Elle a, à ce qu'on m'a appris, été très retardée par le manque d'armes et
le défaut de discipline. Songez aussi, que c'est le onze que s'effectua le
débarquement de Monmouth à Lyme et nous ne sommes qu'à la nuit du
quatorze. Il a fallu faire bien des choses dans ce temps.
--Quatre jours entiers! grommela le vieux soldat. Et pourtant je
n'attendais rien de mieux, vu le défaut de soldats éprouvés parmi eux, à
ce qu'on me dit. Par mon épée! Tilly ou Wallenstein n'auraient pas mis
quatre jours pour aller de Lyme à Taunton, quand même toute la
cavalerie du Roi Jacques aurait barré la route. Ce n'est pas ainsi, en
lambinant, qu'on mène les grandes entreprises. On doit frapper
fortement, brusquement. Mais, dites-moi, mon digne monsieur, car
nous n'avons guère recueilli en route que des rumeurs et des
suppositions, n'y a-t-il pas eu quelque sorte d'engagement à Bridport?

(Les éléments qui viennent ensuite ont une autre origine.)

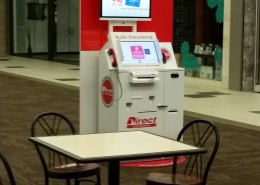 8_Signs_Storefront_Graphics_Direct_Kiosk_Front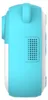 myFirst Camera Insta 2 Blau Kinderkamera Sofortbildkamera Produktbild-Vorschau 5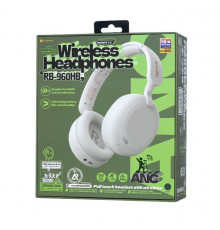 Навушники Remax RB-960HB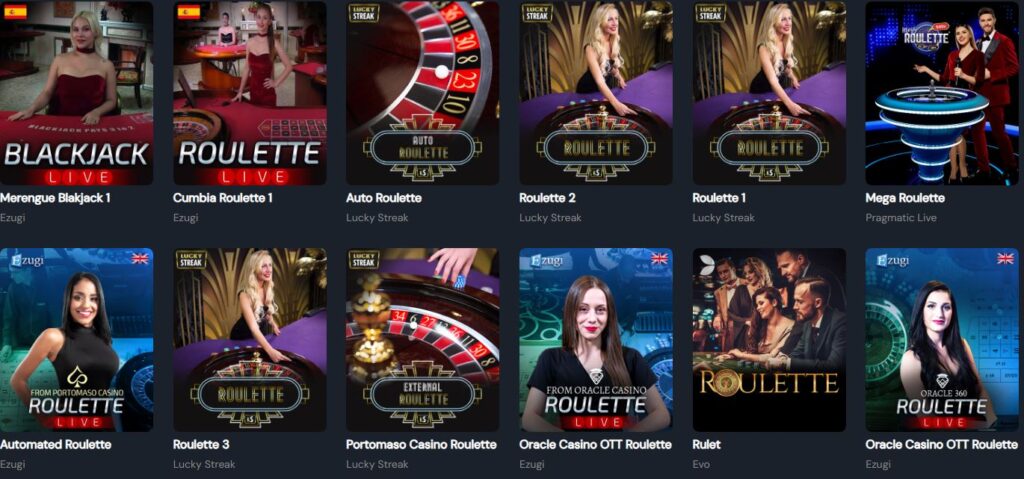 pokerbeta sosyal medya hesapları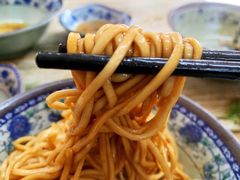 -无名氏宵夜小摊(祝家三姐妹馄饨店)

--En effet, il y a eu un peu de sang versé dans cette localité. Ainsi que
je l'ai appris, les deux premiers jours ont été employés à enrôler les
fidèles, et à chercher des armes pour les en pourvoir. Vous avez raison
de hocher la tête, car les heures étaient précieuses. À la fin, on parvint à
mettre en un certain ordre environ cinq cents hommes, auxquels on fit

longer la côte, sous le commandement de Lord Grey de Wark et de
Wade, l'homme de loi. À Bridport, ils se trouvèrent en face de la milice
rouge du Dorset et d'une partie des Habits jaunes de Portman. Si tout ce
qu'on dit est vrai, on n'a pas lieu de se montrer bien fier de part ni
d'autre. Grey et sa cavalerie ne cessèrent de tirer sur la bride que quand
ils furent revenus se mettre en sûreté à Lyme. On dit cependant que leur
fuite est plutôt imputable à la dureté de la bouche de leurs montures
qu'au peu de coeur des cavaliers. Wade et ses fantassins tinrent tête
bravement et eurent le dessus sur les troupes du Roi. On a beaucoup
crié dans le camp contre Grey, mais Monmouth n'a guère les moyens
de se montrer sévère à l'égard du seul gentilhomme qui ait rejoint son
drapeau.
--Peuh! fit Saxon, d'un ton bourru, les gentilshommes n'abondaient pas
dans l'armée de Cromwell, je crois, et pourtant elle a fait une bonne
figure contre le Roi, qui avait autour de lui autant de Lords qu'il y a de
baies dans un buisson. Si vous avez le peuple pour vous, à quoi bon
rechercher ces beaux gentlemen à perruque, dont les blanches mains et
les fines rapières rendent autant de services que des épingles à cheveux.
--Sur ma foi, dis-je, si tous les freluquets font aussi peu de cas de leur
vie que notre ami Sir Gervas, je ne souhaiterais pas de meilleurs
compagnons sur le champ de bataille.
--Et c'est la vérité, oui, s'écria avec conviction Maître Pettigrue. Et
pourtant, comme Joseph, il porte un habit de bien des couleurs, et il a
d'étranges façons de parler. Personne n'aurait pu combattre avec tant de
bravoure, ni fait meilleure figure contre les ennemis d'Israël.
Assurément ce jeune homme a du bon dans le coeur, et deviendra un
séjour de la grâce et un vaisseau de l'Esprit, quoique pour le moment il
soit empêtré dans le filet des folies mondaines et des vanités charnelles.